The bottom line is be cautious when recommending orthotics for your athletes with MTSS or PFSS. As far as I'm concerned, the majority of the time a customized felt insert works just fine. Things like training progression, work-rest intervals, variety, overall body strength/fitness, pelvic hip mostibility are more important.

Tuesday, May 5, 2009

Slip-not

Knee Strength Capabilities and Slip Severity; Wyszomierski, Chambers, et al. Journal of Applied Biomechanics- May '09.
This studied the influence of knee strength on recovering from unexpected slips during self paced walking. Knee strength was determined isokinetically, so only ant/post sagittal plane was studied, & non weight bearing. No surprise, young males were stronger & recovered from their slips faster than their female counterparts.

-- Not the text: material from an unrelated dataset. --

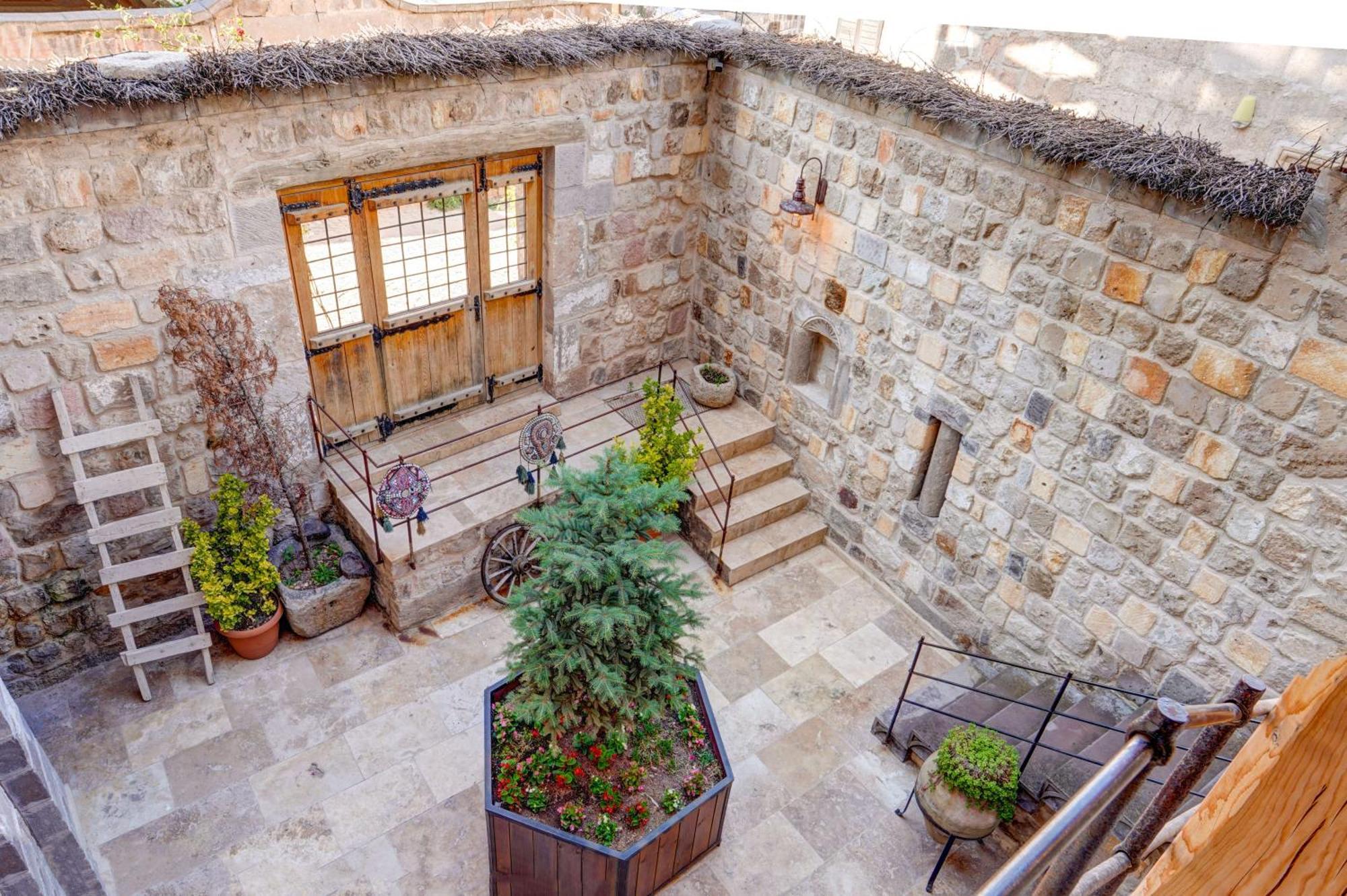 Vasil Cave Hotel أُتْشيسار المظهر الخارجي الصورة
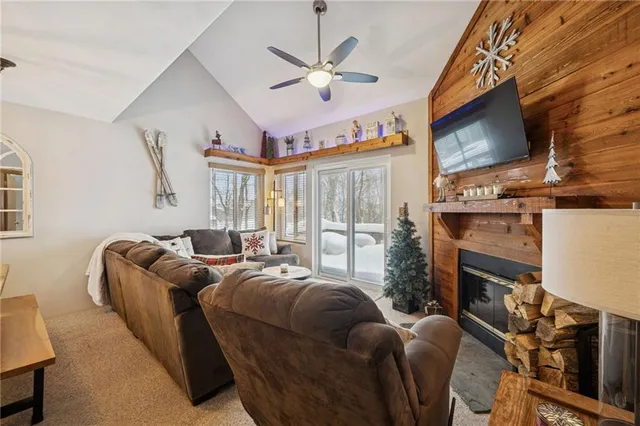 $269,900 | 5103 Summit Drive, Hidden Valley, PA 15502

May I emphasise again, to a certain extent adolescent male athletes can get away without strength training, female athletes cannot.
In a reverse way, I use slip training as part of my ACL rehab. I buy some cheap carpet runner at Walmart, cut them up into 12" squares, and toss them randomly on a gym floor. The athletes will sprint, skip, hop or jump in 3D patterns onto the carpet & slide.
Another technique I use is to have them walk up & down grass slopes outside the school in the AM when the morning dew is on it.

Friday, May 1, 2009

ART Recert

Rough weekend. After tonight's game ends about 8pm, it's a 4.5 hour drive to upstate NY for my ART recertification. The instructor is Dale Buchberger, a chiropractor/physical therapist. He does a lot of work with the Toronto Bluejays baseball club, and just a brilliant guy. At one time he was right around the corner from me in East Brunswick N.J.; but I know it will be worth the trip.